Directions
Pick out every line of the data below that contains the string "person", treating uppercase and lowercase as different, and copy those lines.

(Image-linked spatial data)

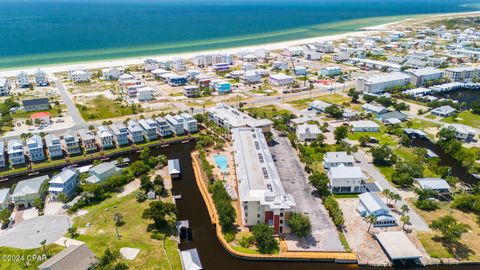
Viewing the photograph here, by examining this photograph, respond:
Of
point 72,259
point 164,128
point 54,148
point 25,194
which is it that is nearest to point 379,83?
point 164,128

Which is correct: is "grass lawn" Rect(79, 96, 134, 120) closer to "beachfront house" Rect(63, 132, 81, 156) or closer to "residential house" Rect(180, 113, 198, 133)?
"beachfront house" Rect(63, 132, 81, 156)

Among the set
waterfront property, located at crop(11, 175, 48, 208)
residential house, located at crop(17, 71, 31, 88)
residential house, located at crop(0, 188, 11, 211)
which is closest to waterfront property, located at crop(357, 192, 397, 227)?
waterfront property, located at crop(11, 175, 48, 208)

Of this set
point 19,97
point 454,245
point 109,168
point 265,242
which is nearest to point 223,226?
point 265,242

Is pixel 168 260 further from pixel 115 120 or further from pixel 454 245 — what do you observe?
pixel 115 120

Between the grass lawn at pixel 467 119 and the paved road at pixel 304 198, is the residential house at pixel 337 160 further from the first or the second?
the grass lawn at pixel 467 119

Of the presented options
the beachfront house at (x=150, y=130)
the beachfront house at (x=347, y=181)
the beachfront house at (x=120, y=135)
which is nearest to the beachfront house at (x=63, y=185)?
the beachfront house at (x=120, y=135)
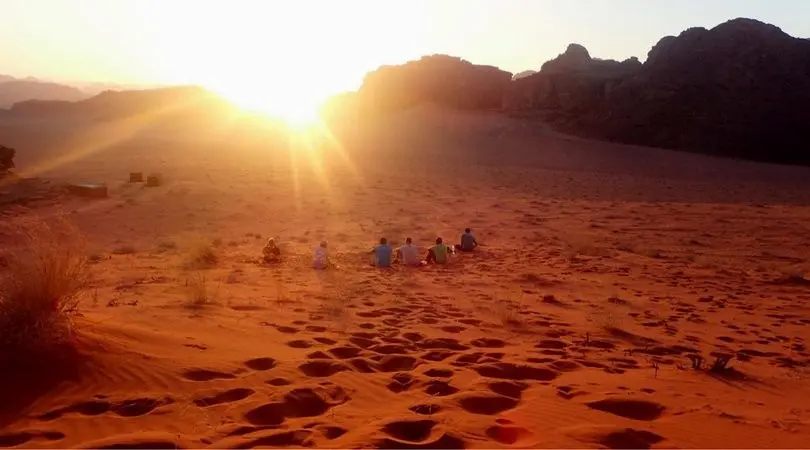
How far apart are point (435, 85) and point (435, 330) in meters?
46.7

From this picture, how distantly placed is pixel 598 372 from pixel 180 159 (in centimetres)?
3008

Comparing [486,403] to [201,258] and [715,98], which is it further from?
[715,98]

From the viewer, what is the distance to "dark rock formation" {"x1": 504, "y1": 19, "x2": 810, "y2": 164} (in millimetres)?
38156

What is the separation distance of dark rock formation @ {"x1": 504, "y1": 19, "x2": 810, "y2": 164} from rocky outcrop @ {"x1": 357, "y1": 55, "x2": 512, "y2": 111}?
825 cm

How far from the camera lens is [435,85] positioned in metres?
52.0

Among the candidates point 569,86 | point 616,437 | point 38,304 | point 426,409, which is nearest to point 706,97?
point 569,86

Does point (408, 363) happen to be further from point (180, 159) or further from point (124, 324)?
point (180, 159)

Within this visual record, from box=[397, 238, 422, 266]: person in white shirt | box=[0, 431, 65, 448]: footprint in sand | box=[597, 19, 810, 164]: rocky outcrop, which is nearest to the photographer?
box=[0, 431, 65, 448]: footprint in sand

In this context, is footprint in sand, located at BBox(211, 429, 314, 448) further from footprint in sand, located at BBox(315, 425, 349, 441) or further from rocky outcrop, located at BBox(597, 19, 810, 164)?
rocky outcrop, located at BBox(597, 19, 810, 164)

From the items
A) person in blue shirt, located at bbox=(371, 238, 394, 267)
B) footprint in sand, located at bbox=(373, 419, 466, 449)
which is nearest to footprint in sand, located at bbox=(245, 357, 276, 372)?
footprint in sand, located at bbox=(373, 419, 466, 449)

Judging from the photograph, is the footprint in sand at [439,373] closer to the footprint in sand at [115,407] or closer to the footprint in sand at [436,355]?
the footprint in sand at [436,355]

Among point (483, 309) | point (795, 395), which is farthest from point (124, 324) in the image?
point (795, 395)

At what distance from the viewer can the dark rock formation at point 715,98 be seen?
38.2m

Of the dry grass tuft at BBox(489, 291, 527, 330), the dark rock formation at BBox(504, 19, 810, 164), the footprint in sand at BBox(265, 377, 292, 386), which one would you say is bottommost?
the dry grass tuft at BBox(489, 291, 527, 330)
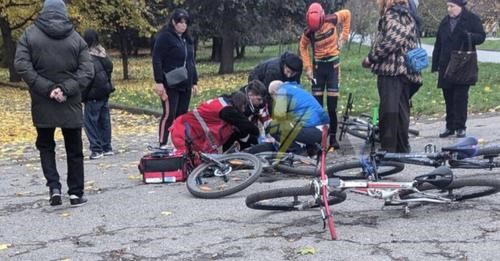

Answer to this task
Within this visual record, from box=[397, 238, 422, 266]: person in white shirt | box=[0, 431, 65, 448]: footprint in sand | box=[597, 19, 810, 164]: rocky outcrop, which is nearest to the photographer?
A) person in blue shirt, located at bbox=(371, 238, 394, 267)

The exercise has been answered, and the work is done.